— start of Working data —

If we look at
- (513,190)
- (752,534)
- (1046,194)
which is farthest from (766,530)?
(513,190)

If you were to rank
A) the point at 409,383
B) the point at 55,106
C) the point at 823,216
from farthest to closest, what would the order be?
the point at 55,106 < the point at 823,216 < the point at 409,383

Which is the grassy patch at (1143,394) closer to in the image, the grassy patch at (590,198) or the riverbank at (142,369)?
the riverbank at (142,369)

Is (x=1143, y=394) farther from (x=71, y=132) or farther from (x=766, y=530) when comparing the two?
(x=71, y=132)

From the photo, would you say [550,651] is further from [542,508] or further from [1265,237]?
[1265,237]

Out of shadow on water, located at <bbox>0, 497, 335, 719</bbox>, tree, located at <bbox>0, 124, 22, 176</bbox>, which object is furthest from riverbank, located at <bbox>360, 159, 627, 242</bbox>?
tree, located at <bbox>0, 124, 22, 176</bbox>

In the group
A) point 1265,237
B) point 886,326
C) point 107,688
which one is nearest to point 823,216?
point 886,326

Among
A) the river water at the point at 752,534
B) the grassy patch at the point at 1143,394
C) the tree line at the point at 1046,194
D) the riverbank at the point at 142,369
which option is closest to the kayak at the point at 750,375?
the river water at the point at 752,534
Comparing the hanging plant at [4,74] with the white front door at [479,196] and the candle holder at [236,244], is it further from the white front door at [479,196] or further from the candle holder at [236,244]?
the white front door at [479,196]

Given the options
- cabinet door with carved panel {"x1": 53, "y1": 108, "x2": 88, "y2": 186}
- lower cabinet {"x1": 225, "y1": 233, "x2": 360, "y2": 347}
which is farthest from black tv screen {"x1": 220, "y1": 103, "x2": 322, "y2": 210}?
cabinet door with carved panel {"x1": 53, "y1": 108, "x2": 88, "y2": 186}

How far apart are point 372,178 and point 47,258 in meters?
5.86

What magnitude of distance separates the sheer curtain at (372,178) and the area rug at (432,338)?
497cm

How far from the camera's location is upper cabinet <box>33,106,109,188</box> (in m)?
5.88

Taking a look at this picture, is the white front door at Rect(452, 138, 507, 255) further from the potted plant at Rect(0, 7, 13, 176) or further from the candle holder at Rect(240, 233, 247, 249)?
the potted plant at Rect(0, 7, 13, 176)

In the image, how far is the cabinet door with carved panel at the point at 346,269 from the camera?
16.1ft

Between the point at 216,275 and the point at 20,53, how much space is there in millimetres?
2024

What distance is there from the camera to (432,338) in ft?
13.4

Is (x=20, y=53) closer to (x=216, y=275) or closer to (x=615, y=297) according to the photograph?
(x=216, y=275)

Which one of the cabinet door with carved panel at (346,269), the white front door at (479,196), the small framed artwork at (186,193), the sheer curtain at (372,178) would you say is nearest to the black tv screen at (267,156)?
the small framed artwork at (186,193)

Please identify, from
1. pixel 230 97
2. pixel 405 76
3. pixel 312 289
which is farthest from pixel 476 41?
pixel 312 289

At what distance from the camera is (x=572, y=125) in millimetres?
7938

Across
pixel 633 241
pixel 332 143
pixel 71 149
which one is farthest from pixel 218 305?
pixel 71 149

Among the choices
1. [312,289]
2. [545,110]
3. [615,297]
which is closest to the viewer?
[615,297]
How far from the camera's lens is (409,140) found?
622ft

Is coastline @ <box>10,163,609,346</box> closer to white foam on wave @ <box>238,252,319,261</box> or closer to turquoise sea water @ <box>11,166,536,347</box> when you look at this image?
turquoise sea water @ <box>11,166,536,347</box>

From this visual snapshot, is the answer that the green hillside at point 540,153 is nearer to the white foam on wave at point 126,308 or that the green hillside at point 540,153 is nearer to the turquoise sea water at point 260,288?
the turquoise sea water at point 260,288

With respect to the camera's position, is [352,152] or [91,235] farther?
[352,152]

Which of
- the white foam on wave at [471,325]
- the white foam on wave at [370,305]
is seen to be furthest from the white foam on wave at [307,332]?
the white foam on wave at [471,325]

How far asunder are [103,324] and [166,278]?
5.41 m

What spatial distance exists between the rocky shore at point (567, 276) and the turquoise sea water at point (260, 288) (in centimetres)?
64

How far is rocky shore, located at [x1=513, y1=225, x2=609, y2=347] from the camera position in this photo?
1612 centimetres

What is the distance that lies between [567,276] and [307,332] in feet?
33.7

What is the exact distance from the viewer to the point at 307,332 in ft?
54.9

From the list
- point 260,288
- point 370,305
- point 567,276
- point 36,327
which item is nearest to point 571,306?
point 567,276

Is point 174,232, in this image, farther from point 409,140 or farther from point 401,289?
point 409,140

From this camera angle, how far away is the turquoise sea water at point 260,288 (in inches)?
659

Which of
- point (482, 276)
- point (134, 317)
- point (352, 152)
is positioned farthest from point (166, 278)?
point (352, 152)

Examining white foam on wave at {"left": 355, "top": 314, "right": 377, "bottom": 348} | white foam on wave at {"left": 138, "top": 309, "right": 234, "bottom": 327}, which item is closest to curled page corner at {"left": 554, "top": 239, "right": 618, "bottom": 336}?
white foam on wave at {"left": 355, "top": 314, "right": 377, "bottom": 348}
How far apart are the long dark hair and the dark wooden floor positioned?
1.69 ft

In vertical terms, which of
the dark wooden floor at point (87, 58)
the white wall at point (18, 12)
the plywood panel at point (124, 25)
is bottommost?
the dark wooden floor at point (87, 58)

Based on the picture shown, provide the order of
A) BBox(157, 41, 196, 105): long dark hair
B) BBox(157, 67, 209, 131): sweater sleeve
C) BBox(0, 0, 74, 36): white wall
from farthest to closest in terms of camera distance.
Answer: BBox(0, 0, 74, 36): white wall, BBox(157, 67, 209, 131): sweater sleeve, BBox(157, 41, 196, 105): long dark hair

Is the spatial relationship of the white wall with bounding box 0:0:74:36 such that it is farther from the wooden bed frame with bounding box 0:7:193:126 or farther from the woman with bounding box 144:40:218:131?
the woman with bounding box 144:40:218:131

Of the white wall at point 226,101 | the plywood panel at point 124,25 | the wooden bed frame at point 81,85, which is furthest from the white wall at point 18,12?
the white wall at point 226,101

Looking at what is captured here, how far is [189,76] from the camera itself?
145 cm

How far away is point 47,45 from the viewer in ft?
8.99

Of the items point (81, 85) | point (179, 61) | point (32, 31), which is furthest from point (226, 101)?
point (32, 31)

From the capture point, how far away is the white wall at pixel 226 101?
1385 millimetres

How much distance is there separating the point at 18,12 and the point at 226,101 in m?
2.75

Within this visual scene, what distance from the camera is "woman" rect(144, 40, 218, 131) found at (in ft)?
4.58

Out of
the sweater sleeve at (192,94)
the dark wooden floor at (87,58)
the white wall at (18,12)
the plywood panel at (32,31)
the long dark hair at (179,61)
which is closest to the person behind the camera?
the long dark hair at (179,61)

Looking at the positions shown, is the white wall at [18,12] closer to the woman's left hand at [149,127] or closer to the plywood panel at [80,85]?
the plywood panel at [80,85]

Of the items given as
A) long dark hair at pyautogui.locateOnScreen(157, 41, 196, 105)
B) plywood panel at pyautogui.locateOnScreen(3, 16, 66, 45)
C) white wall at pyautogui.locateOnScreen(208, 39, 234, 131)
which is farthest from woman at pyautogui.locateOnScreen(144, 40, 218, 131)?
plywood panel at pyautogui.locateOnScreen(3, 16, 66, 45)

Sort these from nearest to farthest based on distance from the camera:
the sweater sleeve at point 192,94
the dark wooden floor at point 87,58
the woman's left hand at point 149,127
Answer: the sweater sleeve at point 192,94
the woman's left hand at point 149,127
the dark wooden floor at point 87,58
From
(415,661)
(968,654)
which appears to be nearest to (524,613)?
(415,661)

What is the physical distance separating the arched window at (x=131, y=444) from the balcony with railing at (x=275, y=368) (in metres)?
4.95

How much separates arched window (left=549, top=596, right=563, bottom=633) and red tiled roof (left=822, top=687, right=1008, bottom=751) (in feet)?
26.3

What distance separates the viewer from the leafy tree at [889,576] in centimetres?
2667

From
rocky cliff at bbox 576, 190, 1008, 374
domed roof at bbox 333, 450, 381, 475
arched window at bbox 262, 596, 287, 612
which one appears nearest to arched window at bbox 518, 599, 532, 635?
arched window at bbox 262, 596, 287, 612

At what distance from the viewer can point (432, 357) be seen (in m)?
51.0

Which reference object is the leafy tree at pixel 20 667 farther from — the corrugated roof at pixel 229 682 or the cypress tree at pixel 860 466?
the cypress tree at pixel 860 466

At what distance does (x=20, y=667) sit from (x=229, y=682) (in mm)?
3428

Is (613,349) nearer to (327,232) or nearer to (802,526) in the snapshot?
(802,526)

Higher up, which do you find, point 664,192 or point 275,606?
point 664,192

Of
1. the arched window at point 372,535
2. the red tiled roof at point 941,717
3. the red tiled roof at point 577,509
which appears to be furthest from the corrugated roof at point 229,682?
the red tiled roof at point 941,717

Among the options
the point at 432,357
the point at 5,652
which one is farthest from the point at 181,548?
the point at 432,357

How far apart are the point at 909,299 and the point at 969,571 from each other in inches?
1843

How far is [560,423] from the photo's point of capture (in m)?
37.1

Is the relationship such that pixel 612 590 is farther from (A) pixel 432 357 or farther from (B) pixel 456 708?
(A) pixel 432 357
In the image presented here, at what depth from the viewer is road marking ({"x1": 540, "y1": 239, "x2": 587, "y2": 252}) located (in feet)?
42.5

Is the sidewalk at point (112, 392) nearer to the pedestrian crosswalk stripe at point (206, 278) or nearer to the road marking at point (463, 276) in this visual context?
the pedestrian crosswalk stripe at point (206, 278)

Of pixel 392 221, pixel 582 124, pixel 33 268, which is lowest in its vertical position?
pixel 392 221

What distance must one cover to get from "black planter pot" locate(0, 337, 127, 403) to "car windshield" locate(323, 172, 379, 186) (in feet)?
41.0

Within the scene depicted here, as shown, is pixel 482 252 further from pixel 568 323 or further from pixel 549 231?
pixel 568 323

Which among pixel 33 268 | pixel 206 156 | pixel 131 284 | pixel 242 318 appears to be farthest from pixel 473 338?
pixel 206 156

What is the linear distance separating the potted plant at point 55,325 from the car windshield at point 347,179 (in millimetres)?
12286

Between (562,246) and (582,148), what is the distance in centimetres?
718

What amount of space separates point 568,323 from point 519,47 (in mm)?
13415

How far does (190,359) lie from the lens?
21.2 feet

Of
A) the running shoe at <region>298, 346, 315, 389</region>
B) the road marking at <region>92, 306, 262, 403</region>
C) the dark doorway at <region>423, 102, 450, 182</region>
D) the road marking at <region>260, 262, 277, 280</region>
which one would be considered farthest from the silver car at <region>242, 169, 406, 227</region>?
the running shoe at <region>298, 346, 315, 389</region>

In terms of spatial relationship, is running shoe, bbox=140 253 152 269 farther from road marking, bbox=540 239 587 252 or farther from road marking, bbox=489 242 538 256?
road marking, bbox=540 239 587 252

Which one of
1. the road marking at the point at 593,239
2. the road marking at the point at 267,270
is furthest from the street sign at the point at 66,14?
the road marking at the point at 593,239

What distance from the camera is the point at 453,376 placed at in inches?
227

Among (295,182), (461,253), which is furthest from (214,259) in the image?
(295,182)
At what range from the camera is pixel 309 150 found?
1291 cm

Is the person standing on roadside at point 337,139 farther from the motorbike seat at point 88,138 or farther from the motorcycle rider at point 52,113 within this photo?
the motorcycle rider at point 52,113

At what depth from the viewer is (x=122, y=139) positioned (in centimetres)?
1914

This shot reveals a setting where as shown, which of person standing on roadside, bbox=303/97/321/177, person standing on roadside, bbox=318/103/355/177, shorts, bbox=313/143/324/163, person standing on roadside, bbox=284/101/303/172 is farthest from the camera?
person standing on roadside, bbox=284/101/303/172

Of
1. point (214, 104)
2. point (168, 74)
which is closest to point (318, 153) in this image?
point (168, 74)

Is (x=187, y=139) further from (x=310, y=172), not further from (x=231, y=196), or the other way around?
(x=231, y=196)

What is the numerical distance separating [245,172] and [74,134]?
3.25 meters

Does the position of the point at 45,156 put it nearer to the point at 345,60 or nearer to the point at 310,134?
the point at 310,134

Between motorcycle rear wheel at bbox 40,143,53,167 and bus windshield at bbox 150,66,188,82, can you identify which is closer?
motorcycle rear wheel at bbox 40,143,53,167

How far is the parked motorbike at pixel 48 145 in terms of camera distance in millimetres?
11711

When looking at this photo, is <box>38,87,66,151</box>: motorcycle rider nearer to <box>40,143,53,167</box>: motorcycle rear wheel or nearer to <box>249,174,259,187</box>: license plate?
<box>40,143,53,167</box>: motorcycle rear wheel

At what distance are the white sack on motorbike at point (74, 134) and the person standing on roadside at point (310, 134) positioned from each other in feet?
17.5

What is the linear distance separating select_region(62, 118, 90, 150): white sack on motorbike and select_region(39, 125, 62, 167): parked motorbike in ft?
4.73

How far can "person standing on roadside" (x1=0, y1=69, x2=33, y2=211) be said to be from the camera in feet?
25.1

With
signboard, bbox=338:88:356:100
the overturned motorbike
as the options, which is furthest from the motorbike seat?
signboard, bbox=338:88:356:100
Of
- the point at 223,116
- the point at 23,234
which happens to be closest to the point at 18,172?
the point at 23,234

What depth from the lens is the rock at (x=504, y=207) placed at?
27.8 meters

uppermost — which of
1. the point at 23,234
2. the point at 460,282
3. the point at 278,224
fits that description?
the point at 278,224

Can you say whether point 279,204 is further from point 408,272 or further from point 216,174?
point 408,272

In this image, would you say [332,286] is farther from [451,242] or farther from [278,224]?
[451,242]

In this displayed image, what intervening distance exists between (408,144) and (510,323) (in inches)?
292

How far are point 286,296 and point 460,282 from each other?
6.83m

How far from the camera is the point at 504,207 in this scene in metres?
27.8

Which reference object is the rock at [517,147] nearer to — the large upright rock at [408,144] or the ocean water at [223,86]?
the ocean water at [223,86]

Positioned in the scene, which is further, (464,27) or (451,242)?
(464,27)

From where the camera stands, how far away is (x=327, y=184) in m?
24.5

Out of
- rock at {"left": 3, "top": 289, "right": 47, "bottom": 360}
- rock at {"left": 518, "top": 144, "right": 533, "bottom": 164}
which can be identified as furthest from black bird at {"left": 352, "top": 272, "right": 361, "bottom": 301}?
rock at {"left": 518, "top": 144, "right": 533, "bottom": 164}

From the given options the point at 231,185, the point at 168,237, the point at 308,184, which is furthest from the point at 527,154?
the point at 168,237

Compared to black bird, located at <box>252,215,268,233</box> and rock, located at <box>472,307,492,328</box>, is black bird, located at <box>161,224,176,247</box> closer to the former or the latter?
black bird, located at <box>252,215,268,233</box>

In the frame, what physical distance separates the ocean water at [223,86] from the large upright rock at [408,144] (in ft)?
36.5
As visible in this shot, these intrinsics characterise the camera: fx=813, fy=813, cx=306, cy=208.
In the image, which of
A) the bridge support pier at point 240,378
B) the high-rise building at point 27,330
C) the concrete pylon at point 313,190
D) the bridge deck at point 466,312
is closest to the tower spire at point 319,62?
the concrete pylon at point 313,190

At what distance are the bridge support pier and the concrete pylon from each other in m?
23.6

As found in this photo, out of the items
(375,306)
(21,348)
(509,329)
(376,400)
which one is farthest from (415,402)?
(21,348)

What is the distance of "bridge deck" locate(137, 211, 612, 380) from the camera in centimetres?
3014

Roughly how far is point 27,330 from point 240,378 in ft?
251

— end of Working data —

**Written task:** Can you copy out, unchanged, every line from the very first one above through the line containing "the point at 55,106 <", with both of those lines included?

**Written answer:**
If we look at
- (513,190)
- (752,534)
- (1046,194)
which is farthest from (766,530)?
(513,190)

If you were to rank
A) the point at 409,383
B) the point at 55,106
C) the point at 823,216
from farthest to closest, what would the order be?
the point at 55,106 < the point at 823,216 < the point at 409,383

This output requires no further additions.